- **REQUIREMENT 1**
Count the lines in the rows that contain the word "carved". Reply with the number only.

:: TEXT BLOCK ::

In the 1970s, the ‘Tyrant’ funny cars of Dale Creasy were some of the toughest floppers in the nation. In the 1980s, it was a different story for Creasy. The ‘Tyrant Cobra’ Mustang II was now aging, and its parts were better suited for the 1970s. Creasy also cut back on his match race schedule. Gary Bolger began driving for Creasy in the late seventies. Bolger had raced both dragsters and funny cars; the best known was the ‘Golddigger’ Mustang. Creasy’s ‘Tyrant Cobra” raced infrequently in the 1980s. The car was finally retired after the 1988 season after racing for 12 years. Bolger ran best times in the mid-sixes. (Info from files; Michael Beach photo courtesy of Curt Swartz)

This Trans Am funny car represented Della Woods’ return to racing. Della had raced match bashers and space-framed funny cars into the early seventies with her brother Bernie. Della and her husband bought the final ‘Fighting Irish’ AA/FC from Dick Rosberg and his partners Novak and McDaniel. Woods earned her license again in this car and got used to driving a fuel funny car. It was the only non-Mopar funny car of Della’s career. This car was replaced in 1982 with a new Dodge Charger (Omni) funny car. (Info from files; Michael Beach photo courtesy of Curt Swartz)

:::
:: MATERIAL TO PROCESS ::

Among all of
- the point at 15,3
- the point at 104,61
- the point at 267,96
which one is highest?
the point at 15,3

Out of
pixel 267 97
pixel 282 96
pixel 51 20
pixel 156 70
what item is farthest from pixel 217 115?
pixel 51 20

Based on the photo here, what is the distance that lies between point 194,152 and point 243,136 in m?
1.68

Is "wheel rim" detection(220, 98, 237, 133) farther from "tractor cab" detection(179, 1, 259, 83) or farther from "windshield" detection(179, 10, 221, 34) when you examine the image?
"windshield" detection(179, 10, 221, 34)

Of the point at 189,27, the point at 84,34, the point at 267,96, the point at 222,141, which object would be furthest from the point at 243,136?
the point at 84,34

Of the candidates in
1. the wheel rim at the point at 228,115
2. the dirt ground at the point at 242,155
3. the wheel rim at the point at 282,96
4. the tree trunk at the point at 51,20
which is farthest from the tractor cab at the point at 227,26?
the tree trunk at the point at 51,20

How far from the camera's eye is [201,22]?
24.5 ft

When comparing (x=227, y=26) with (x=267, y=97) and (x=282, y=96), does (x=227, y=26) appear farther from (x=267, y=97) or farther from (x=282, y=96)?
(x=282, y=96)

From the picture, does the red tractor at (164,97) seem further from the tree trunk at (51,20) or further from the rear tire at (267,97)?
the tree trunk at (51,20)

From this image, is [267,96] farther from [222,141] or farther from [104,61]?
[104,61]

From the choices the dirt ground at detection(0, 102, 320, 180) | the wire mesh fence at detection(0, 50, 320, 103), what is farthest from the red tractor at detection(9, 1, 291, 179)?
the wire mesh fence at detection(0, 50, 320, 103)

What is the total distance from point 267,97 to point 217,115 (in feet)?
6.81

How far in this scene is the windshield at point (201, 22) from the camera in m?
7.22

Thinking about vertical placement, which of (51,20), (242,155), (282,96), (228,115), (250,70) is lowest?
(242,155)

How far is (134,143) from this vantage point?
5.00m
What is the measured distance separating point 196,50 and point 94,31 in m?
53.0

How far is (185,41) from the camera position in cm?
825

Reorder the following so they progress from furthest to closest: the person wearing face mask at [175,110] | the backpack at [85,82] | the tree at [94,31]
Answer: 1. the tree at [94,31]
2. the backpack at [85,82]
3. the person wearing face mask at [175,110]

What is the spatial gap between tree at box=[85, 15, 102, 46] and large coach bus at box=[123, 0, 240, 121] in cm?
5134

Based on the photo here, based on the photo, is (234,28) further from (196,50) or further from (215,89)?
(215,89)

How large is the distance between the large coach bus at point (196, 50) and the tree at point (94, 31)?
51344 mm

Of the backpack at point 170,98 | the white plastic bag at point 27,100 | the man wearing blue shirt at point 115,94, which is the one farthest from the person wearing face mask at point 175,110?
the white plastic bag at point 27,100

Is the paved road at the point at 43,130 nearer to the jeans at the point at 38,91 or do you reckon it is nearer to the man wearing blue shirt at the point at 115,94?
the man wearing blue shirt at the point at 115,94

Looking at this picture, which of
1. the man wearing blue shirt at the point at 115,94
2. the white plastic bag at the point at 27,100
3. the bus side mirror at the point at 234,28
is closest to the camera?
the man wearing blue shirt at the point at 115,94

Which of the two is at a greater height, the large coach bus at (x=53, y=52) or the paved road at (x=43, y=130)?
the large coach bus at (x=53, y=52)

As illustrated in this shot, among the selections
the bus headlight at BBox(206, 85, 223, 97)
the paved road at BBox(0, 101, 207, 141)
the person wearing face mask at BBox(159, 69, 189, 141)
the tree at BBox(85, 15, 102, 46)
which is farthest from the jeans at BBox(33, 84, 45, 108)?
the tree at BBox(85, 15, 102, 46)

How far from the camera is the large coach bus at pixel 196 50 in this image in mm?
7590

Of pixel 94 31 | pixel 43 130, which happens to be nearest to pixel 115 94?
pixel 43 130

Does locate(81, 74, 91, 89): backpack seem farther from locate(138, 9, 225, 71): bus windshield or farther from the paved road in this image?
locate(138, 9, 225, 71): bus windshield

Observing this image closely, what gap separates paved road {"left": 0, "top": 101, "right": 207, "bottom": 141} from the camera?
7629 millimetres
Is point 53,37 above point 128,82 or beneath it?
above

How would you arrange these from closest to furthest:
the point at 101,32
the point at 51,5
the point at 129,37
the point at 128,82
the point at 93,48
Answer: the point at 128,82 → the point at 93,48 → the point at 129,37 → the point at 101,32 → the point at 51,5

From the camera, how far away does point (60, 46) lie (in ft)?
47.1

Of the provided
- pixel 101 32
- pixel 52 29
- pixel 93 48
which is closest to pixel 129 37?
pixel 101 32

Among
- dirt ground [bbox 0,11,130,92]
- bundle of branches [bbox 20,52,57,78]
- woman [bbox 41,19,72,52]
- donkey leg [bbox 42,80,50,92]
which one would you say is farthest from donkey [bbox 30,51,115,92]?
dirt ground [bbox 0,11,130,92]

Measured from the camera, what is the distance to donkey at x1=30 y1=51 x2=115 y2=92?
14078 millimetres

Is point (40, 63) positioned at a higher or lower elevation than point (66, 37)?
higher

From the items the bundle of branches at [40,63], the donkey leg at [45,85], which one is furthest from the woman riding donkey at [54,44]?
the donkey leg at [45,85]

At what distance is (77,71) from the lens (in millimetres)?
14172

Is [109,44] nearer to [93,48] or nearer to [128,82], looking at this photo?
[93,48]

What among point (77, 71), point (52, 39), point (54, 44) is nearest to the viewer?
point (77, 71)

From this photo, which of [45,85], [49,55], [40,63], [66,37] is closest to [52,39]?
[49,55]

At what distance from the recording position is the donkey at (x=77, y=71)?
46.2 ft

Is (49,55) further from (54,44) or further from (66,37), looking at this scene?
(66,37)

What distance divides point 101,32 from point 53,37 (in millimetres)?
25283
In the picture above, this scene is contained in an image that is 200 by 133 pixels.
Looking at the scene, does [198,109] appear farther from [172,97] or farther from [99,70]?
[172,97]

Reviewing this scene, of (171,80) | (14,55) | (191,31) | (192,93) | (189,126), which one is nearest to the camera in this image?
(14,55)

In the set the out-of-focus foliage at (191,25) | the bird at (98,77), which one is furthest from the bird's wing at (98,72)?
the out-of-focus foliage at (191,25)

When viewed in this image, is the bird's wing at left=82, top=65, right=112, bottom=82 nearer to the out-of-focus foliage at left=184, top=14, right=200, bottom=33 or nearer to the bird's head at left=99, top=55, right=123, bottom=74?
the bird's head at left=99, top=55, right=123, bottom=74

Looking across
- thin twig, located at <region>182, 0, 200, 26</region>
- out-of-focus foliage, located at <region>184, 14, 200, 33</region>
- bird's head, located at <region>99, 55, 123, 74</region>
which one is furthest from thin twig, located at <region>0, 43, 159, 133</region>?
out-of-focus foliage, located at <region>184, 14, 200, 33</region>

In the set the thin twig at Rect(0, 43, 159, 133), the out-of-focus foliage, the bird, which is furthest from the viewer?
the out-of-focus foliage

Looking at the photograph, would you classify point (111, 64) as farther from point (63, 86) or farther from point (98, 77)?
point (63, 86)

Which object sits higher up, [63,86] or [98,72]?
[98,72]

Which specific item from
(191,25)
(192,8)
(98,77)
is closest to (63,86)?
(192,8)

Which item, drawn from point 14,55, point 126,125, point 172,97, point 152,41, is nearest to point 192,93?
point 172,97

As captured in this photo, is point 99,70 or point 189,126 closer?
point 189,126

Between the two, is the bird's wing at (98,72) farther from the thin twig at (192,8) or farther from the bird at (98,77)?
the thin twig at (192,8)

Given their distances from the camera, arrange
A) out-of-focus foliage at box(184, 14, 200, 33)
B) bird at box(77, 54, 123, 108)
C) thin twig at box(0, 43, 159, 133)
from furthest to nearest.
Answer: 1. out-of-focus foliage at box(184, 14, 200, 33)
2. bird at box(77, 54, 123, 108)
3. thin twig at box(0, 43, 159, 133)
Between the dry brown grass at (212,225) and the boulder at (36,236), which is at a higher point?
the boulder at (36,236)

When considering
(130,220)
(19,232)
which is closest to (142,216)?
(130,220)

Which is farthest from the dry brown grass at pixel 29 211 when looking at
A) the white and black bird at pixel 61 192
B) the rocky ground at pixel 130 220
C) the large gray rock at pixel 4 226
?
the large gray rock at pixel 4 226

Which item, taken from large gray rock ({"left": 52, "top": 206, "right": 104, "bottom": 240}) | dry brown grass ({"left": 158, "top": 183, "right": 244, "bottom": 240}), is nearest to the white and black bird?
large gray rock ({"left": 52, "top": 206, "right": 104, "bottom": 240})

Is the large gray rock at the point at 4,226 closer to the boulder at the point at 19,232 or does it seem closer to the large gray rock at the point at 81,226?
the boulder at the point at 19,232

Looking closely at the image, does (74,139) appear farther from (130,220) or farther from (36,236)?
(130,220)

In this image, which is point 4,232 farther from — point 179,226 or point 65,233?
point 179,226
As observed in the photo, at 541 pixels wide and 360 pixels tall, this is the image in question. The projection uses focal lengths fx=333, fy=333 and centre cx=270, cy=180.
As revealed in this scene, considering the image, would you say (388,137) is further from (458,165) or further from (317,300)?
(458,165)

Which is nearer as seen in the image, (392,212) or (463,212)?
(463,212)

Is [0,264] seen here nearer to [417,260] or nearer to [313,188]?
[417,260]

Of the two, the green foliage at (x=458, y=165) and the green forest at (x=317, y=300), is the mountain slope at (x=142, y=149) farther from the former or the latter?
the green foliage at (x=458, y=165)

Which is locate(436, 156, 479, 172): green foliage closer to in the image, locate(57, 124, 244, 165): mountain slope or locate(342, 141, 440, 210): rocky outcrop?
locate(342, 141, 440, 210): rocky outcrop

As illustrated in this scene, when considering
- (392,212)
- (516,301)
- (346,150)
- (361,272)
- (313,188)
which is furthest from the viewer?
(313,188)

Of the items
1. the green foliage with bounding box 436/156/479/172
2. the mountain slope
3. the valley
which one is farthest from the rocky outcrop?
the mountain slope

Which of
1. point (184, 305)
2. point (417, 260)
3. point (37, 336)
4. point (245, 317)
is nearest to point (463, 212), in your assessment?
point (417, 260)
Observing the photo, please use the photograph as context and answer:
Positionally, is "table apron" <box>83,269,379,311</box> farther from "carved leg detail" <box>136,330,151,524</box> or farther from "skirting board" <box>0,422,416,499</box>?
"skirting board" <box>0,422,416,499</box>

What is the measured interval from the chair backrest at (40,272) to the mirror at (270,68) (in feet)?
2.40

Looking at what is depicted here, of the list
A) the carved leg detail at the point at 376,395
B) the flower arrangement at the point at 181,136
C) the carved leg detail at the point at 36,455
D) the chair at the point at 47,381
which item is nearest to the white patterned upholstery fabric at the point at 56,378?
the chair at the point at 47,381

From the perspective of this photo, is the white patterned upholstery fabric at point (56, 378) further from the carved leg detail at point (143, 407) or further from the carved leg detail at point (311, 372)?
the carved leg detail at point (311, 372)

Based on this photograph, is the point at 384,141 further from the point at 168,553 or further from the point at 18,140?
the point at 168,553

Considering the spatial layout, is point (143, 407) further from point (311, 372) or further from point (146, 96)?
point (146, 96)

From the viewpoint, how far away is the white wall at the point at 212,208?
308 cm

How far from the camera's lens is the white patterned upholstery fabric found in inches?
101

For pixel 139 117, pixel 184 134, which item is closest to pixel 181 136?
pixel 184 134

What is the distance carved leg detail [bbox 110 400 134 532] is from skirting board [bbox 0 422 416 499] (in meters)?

:::

- **REQUIREMENT 2**
Answer these questions about the funny car text:
(a) After which season was the 'Tyrant Cobra' retired?
(b) From whom did Della Woods and her husband buy the final 'Fighting Irish' AA/FC?
(c) What replaced the Trans Am funny car in 1982?

- **FULL OUTPUT 1**
6

- **FULL OUTPUT 2**
(a) The 1988 season.
(b) Dick Rosberg and his partners Novak and McDaniel.
(c) A new Dodge Charger (Omni) funny car.